— Reading passage —

┌────────

A second related bug, impacts Intel, AMD, and some ARM processors.

It sounds like Amazon and Azure clouds are implementing fixes, as they announced required VM reboots in the coming week, I’m guessing to patch the hypervisors.

From what I read, the kernel mode page table should still be able to have the user space mapped, so it’s not immediately clear there will be any impact (other than performance) on METHOD_NEITHER buffer access. It does seem possible drivers that map kernel memory into a user process addresses may be impacted, although we will have to see what mitigation Microsoft ends up doing.

If arbitrary processes can cause kernel address read accesses, there is the potential for a user process causing accesses to device mapped memory. Some devices will malfunction if their registers are arbitrarily read, causing a potential DoS vulnerability and/or data corruption.

Jan

xxxxx@pmatrix.com wrote:

More details of this issue are now at https://meltdownattack.com/
https:</https:> There are two different bugs.

It’s really hard for me to call this a bug.  These people didn’t go
“read” kernel memory, in any traditional sense.  They used detailed
knowledge of the architecture and cache behavior, and some very clever
statistical analysis of the resulting timing, to intuit the value of
individual bits in otherwise inaccessible memory.  This strikes me as
the same kind of attack as the people who “cracked” RSA by measuring the
CPU’s voltage consumption during the encoding process and intuiting the
plaintext by the path through the code.

Is it a hole?  Yes.  Is it a hole that anyone could possibly have
anticipated beforehand?  No way.


Tim Roberts, xxxxx@probo.com
Providenza & Boekelheide, Inc.

> Changing CR3 flushes some cached processor state (like TLBs),

IIRC, this does not apply to the pages that are marked as ‘Global’ ones in their PTEs - after all, this is the very purpose of a ‘Global’ bit.

└────────

— Given records —

┌────────

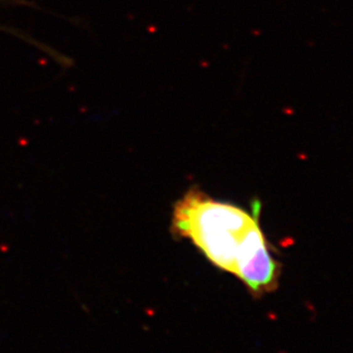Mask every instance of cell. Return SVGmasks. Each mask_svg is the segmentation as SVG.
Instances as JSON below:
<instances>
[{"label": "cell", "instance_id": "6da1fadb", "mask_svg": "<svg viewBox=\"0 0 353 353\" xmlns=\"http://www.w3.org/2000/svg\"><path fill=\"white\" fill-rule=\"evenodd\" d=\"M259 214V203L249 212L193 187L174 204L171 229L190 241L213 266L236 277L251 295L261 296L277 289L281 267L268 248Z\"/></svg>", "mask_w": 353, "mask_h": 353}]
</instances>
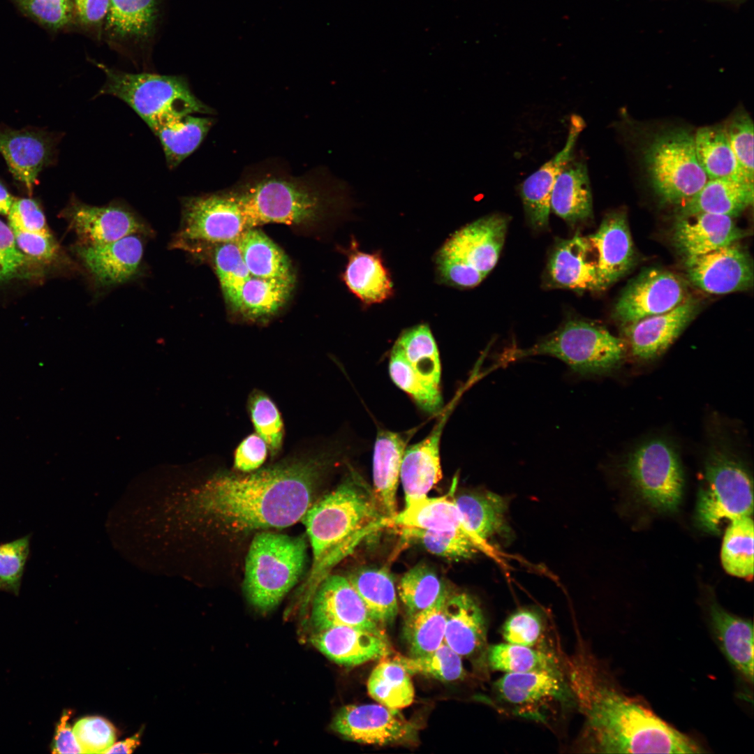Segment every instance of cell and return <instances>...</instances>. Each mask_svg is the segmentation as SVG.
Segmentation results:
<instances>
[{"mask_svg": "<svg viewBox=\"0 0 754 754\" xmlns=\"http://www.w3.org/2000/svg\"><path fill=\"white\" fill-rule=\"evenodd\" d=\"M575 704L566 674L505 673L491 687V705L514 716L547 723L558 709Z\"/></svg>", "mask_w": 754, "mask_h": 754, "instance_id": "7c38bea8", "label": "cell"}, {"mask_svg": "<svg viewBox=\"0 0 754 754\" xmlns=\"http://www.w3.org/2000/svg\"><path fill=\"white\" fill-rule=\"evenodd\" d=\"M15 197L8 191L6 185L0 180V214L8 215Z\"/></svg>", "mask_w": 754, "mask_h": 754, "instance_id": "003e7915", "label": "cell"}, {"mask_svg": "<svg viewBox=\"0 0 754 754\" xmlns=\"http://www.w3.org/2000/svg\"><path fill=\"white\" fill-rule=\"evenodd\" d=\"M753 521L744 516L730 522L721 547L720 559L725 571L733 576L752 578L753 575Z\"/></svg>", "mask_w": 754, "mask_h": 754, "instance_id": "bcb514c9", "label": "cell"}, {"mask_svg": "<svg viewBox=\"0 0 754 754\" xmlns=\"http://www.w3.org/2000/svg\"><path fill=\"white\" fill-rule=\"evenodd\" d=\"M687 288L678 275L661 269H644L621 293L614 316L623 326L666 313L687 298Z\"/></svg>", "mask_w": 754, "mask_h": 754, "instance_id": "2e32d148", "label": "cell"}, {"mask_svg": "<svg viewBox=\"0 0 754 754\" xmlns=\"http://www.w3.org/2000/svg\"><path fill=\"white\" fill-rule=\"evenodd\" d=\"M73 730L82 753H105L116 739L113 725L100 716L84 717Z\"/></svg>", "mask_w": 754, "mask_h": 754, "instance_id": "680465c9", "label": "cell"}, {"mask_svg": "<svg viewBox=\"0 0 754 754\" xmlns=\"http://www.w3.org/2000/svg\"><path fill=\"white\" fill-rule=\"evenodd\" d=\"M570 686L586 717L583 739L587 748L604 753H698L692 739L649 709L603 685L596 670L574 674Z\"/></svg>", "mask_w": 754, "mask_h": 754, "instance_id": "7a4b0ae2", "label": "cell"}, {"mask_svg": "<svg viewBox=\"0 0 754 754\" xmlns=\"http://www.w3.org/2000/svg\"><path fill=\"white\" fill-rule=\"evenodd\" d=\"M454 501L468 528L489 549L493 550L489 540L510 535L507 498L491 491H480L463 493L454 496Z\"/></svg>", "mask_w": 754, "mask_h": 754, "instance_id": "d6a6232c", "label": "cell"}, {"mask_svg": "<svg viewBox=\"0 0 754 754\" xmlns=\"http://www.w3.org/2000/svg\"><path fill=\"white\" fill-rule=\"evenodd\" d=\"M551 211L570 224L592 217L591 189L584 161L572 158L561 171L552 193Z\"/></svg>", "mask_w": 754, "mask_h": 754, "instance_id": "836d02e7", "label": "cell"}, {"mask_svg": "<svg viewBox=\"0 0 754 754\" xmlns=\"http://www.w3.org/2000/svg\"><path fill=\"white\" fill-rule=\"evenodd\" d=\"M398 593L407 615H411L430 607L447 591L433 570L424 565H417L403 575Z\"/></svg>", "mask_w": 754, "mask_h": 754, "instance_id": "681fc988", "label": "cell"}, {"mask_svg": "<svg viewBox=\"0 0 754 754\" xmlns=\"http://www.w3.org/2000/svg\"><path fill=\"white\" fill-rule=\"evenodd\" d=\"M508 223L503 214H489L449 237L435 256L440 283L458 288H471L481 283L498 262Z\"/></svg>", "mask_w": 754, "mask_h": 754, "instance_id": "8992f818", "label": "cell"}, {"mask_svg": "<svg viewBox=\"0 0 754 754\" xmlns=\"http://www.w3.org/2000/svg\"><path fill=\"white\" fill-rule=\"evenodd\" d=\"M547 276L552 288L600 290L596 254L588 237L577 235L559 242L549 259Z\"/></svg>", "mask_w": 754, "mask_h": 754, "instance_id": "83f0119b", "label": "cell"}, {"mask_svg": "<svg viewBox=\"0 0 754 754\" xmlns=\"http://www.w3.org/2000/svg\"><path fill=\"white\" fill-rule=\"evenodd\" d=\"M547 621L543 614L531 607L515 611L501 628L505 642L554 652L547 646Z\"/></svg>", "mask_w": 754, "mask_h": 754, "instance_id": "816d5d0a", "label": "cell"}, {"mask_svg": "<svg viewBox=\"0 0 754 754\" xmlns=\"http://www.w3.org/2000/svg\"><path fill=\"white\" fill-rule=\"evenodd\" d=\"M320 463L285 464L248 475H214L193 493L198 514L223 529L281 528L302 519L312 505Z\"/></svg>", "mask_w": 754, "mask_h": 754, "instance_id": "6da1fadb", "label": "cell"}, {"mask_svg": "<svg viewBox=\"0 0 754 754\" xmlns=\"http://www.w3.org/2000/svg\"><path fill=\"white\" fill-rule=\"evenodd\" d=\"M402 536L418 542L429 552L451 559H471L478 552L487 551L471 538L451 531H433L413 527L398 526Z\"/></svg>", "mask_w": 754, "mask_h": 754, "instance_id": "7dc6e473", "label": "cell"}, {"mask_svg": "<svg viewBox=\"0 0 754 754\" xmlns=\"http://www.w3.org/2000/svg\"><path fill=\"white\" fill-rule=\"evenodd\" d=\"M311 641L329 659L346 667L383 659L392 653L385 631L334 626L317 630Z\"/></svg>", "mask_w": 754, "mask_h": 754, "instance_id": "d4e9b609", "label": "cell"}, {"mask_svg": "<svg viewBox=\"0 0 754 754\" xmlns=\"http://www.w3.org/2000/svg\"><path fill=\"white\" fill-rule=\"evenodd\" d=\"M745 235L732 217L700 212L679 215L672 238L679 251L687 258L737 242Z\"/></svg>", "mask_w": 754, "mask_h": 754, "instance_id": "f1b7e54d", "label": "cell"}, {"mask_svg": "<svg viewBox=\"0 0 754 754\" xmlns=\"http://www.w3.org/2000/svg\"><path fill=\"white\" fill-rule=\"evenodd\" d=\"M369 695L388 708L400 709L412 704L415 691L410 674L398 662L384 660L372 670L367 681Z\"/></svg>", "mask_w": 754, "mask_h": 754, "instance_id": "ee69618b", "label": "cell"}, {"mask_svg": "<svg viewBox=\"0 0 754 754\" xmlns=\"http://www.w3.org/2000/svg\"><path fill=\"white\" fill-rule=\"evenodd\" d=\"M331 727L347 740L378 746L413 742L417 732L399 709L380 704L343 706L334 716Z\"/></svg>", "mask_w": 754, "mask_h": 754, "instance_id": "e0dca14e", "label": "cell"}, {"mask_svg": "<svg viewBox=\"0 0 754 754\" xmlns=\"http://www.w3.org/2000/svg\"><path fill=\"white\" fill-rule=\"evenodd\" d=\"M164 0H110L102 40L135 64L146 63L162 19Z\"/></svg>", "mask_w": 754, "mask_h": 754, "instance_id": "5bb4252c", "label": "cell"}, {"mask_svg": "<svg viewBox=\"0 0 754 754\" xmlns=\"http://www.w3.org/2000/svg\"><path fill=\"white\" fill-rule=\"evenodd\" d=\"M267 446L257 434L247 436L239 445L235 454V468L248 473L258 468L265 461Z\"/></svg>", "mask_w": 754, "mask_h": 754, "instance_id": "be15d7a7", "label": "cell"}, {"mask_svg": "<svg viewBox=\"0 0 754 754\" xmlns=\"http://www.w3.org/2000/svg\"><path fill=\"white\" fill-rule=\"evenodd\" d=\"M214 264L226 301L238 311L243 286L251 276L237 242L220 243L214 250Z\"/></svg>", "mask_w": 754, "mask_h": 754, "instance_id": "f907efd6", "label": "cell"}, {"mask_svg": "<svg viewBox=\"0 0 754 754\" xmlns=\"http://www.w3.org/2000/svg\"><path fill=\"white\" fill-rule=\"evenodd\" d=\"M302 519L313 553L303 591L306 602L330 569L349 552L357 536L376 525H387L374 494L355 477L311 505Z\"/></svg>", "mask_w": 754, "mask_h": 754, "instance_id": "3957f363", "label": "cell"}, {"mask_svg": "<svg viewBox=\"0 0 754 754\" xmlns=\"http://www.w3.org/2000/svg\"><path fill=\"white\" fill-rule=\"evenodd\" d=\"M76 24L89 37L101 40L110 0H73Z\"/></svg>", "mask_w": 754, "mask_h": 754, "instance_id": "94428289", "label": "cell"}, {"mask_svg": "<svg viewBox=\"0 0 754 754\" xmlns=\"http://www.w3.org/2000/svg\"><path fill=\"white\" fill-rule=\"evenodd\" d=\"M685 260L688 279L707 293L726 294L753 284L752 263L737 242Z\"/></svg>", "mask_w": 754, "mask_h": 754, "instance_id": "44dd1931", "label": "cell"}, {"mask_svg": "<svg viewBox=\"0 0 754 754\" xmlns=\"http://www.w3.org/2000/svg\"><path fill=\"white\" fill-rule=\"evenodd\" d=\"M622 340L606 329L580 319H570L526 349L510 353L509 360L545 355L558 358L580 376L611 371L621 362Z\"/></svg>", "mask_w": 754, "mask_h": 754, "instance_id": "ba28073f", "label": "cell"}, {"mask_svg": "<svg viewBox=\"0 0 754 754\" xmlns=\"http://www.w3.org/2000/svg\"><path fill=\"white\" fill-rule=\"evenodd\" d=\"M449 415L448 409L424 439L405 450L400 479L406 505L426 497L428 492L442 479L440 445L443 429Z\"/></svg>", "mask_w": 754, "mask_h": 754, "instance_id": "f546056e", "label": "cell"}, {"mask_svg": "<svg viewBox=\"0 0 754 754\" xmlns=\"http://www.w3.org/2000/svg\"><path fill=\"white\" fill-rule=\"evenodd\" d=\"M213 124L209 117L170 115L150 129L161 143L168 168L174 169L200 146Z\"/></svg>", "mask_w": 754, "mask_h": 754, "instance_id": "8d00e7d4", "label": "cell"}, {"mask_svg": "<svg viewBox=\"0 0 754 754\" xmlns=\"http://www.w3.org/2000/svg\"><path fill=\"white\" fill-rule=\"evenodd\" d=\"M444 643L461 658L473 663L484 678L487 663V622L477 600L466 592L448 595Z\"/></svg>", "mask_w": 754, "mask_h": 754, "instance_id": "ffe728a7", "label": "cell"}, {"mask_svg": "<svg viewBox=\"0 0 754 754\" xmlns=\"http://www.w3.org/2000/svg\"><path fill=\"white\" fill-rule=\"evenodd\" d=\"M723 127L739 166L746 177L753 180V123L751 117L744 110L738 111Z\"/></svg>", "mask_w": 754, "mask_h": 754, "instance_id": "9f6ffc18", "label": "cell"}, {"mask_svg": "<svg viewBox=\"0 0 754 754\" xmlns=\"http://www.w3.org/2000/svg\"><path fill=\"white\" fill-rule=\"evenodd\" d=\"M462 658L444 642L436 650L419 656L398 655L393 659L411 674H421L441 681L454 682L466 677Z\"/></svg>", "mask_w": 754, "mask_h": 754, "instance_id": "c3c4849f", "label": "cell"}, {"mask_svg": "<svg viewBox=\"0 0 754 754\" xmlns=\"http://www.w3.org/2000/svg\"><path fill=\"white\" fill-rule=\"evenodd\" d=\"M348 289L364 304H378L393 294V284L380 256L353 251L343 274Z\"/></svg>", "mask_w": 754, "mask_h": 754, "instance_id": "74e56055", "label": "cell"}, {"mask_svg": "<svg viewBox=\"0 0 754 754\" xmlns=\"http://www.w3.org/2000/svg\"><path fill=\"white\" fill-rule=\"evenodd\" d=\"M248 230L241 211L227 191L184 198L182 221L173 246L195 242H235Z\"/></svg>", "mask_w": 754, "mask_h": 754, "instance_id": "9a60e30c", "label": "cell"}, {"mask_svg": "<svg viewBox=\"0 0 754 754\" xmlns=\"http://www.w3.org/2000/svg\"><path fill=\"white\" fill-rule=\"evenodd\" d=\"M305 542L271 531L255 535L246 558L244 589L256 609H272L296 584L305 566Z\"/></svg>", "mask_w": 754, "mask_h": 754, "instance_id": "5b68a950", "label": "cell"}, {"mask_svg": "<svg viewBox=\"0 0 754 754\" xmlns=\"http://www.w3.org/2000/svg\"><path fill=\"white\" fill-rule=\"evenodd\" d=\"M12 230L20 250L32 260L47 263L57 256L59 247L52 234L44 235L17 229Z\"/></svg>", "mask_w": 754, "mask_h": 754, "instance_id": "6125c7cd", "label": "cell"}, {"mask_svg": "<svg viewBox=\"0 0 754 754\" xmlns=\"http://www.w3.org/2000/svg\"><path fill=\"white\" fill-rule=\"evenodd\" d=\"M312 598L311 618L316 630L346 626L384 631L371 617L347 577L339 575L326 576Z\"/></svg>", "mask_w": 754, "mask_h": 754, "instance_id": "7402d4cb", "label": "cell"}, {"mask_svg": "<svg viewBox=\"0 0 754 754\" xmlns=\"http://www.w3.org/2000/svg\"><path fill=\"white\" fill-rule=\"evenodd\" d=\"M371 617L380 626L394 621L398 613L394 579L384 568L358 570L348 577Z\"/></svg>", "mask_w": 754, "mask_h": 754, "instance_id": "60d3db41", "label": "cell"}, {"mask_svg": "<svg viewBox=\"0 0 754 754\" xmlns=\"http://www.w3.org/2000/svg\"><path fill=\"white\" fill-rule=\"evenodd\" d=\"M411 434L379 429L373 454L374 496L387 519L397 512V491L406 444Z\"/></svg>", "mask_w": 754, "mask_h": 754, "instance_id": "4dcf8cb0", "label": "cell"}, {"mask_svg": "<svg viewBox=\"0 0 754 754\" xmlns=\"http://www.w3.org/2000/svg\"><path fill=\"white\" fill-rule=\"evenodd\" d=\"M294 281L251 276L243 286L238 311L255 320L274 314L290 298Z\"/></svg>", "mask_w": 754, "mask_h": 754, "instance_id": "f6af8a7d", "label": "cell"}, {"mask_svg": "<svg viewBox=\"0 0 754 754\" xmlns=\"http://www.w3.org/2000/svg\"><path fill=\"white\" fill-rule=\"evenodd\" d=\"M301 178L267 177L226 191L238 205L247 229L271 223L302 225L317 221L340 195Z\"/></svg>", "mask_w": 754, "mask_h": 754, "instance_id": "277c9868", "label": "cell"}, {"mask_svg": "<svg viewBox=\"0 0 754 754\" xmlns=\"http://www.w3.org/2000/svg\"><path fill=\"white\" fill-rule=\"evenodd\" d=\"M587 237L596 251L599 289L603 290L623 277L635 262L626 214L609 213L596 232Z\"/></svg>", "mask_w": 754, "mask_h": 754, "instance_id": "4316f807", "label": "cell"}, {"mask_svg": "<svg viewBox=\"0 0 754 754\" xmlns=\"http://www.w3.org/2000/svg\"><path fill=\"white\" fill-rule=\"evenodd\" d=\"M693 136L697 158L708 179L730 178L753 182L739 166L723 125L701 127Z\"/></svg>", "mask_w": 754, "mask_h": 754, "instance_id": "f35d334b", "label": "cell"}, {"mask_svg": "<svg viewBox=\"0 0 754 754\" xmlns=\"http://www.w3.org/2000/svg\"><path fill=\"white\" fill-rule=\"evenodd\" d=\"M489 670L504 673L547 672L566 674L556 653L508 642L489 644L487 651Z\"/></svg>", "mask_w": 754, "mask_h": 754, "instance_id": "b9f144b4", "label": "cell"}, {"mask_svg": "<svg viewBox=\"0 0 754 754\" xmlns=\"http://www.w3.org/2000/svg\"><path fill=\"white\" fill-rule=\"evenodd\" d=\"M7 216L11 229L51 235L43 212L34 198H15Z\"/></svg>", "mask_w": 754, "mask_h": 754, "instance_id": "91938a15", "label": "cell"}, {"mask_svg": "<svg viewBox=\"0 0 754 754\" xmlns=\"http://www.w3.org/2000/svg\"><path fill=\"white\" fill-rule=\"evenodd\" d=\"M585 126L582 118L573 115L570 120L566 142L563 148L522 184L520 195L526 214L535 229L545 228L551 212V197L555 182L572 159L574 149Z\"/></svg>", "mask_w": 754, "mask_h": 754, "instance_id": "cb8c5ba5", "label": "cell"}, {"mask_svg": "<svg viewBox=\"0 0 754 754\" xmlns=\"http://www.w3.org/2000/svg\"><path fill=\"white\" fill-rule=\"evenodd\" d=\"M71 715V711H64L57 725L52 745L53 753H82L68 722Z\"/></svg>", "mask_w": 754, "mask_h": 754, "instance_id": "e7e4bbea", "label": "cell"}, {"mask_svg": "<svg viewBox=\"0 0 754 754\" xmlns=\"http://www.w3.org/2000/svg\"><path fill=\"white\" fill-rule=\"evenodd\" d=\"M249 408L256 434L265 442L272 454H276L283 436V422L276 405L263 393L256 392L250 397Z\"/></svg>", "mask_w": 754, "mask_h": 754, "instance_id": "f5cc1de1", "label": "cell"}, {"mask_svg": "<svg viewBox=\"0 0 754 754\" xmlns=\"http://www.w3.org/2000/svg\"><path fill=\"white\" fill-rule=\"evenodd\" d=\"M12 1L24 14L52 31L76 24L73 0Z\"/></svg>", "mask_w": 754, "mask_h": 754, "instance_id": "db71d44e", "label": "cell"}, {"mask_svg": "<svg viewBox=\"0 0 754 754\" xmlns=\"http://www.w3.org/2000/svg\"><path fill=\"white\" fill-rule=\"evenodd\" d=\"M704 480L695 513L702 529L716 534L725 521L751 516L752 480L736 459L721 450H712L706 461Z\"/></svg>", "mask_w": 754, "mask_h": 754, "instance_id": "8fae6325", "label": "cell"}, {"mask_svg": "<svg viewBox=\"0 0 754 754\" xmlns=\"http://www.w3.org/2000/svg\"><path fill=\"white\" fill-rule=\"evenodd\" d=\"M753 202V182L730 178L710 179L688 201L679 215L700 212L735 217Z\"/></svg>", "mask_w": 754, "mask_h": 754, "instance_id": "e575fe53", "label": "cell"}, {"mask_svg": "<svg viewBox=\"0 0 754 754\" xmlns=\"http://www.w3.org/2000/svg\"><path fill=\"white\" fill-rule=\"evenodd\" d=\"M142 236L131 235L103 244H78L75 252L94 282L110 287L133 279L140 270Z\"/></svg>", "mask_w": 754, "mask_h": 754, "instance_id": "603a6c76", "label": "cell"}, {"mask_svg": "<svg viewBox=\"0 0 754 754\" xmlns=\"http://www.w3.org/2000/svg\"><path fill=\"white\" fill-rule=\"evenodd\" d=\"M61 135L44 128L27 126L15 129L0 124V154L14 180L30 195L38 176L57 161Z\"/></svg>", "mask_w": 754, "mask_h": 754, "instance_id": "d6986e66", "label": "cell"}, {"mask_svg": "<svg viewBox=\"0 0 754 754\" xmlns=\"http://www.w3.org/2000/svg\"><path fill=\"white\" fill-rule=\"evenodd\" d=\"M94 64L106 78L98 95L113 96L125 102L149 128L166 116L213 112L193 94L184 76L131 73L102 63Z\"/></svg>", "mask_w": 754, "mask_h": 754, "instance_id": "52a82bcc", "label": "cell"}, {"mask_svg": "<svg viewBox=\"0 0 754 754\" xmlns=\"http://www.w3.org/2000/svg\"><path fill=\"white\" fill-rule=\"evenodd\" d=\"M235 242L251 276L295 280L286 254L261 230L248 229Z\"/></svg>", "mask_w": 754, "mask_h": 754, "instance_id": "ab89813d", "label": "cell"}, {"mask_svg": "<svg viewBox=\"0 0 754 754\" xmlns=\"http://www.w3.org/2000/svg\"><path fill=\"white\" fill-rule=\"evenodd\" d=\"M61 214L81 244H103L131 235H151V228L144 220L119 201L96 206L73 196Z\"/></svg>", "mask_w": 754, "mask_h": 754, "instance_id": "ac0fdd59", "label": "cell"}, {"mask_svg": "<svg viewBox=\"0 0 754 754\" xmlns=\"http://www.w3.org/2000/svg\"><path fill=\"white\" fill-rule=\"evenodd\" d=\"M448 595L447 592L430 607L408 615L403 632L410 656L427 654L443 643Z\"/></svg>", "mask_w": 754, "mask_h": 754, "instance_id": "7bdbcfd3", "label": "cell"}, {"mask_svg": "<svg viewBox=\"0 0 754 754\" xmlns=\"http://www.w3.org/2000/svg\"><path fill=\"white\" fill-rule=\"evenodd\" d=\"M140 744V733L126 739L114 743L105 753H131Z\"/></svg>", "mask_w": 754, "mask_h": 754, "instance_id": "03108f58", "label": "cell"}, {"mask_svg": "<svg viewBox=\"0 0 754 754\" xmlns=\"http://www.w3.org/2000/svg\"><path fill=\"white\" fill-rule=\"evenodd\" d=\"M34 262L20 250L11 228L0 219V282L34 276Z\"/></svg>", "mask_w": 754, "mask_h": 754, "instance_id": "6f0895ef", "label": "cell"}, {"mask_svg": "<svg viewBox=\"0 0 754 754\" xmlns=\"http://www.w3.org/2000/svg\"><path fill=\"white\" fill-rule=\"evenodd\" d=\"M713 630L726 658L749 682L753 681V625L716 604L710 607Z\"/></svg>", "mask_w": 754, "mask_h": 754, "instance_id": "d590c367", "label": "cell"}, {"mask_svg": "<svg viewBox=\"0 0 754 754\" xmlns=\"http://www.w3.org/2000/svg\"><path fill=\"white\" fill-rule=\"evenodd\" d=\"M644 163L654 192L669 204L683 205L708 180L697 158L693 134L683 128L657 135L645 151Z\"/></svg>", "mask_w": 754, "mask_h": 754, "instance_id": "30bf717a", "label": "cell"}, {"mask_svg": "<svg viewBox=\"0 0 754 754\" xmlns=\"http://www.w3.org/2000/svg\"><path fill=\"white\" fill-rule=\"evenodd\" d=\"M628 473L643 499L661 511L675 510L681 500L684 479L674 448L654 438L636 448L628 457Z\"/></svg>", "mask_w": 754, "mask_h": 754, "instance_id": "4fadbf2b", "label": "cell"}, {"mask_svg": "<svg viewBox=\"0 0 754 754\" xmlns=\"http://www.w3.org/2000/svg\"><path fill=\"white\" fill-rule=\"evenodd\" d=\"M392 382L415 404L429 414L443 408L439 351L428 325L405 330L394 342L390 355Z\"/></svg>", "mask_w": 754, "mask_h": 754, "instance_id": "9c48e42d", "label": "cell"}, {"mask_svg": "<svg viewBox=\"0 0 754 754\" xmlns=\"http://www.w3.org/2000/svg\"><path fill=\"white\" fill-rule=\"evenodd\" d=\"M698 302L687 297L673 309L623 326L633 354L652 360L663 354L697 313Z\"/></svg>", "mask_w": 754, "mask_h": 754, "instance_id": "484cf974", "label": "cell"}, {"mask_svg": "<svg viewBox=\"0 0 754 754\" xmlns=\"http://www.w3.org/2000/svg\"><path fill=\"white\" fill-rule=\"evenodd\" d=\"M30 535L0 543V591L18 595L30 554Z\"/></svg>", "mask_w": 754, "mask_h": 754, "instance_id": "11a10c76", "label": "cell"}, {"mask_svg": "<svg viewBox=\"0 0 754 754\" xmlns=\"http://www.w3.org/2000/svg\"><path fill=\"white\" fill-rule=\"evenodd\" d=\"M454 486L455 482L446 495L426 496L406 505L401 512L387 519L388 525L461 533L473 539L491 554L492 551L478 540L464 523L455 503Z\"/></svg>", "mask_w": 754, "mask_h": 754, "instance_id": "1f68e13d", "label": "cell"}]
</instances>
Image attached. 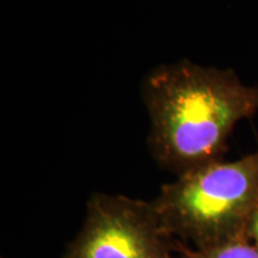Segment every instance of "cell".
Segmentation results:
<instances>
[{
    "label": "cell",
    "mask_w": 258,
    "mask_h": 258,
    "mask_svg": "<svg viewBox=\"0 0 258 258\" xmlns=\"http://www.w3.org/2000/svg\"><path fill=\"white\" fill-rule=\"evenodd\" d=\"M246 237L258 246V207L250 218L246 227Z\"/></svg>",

└────────

— Directive 1 —
In the processor bug thread, do these statements agree with the text? Answer yes or no for each, and quote the words that decide it.
(a) Amazon and Azure announced required VM reboots in the coming week.
(b) Tim Roberts believes the hole could have been anticipated beforehand.
(c) Changing CR3 flushes the cached state for pages marked as Global in their PTEs.
— Directive 2 —
Please list every company or cloud service named in the processor bug thread, including any in signatures.
— Directive 3 —
Write the next few sentences of the processor bug thread, starting after its last sentence and keeping the same voice.

— Task result 1 —
(a) Yes: "as they announced required VM reboots in the coming week"
(b) No: "Is it a hole that anyone could possibly have anticipated beforehand?  No way."
(c) No: "IIRC, this does not apply to the pages that are marked as ‘Global’ ones in their PTEs"

— Task result 2 —
Intel, AMD, ARM, Amazon, Azure, Microsoft, Providenza & Boekelheide, Inc.

— Task result 3 —
It looks like the first bug, known as Meltdown, will require a fix along the lines of keeping >separate user mode and kernel mode page tables, and changing the page table base register, >CR3, anytime the processor shifts between user and kernel mode, like on every system
call and every interrupt.

Well, in order to make it work they will have to mark all kernel pages as non-global ones, plus, as you have mentioned already, keep separate kernel and user tables.

On one hand, performance penalty seems to be just dramatic if they go this way, at least at tye first glance. However, if you think of a kernel just as of a special process with its own page directory and page tables, then you arrive to the solution that is more or less reminiscent of,say, Linux running on top of L4, i.e. something that is known to show an acceptable performance

A second related bug, impacts Intel, AMD, and some ARM processors.

This is what all the media keeps on reiterating again and again and again, but I am somehow surprised by this combination. As long as we are speaking about Intel and AMD, we can make an assumption that the bug is inherent to the very x86_64 architecture( which means this is not really a bug but just an architectural flaw,but anyway). However, when I see ARM in this “company”, I am getting pretty confused. After all, ARM is a totally different architecture. How come that the same hardware vulnerability is sort of “portable” across different architectures???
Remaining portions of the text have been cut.